▶ YOUR GOAL
Pick out every line of the material below that contains the string "path". Case counts, so match uppercase and lowercase letters exactly.

▶ DATASET RECORDS
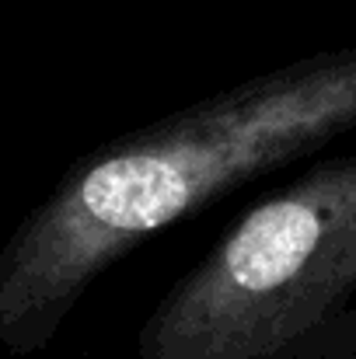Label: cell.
<instances>
[{
  "label": "cell",
  "mask_w": 356,
  "mask_h": 359,
  "mask_svg": "<svg viewBox=\"0 0 356 359\" xmlns=\"http://www.w3.org/2000/svg\"><path fill=\"white\" fill-rule=\"evenodd\" d=\"M356 293V154L248 206L161 297L136 359H283Z\"/></svg>",
  "instance_id": "2"
},
{
  "label": "cell",
  "mask_w": 356,
  "mask_h": 359,
  "mask_svg": "<svg viewBox=\"0 0 356 359\" xmlns=\"http://www.w3.org/2000/svg\"><path fill=\"white\" fill-rule=\"evenodd\" d=\"M356 133V46L301 56L77 157L0 244V349L39 353L129 251Z\"/></svg>",
  "instance_id": "1"
}]
</instances>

▶ PROBLEM SOLUTION
  "mask_svg": "<svg viewBox=\"0 0 356 359\" xmlns=\"http://www.w3.org/2000/svg\"><path fill=\"white\" fill-rule=\"evenodd\" d=\"M356 293V154L248 206L161 297L136 359H283Z\"/></svg>",
  "mask_svg": "<svg viewBox=\"0 0 356 359\" xmlns=\"http://www.w3.org/2000/svg\"><path fill=\"white\" fill-rule=\"evenodd\" d=\"M356 133V46L301 56L77 157L0 244V349L39 353L129 251Z\"/></svg>",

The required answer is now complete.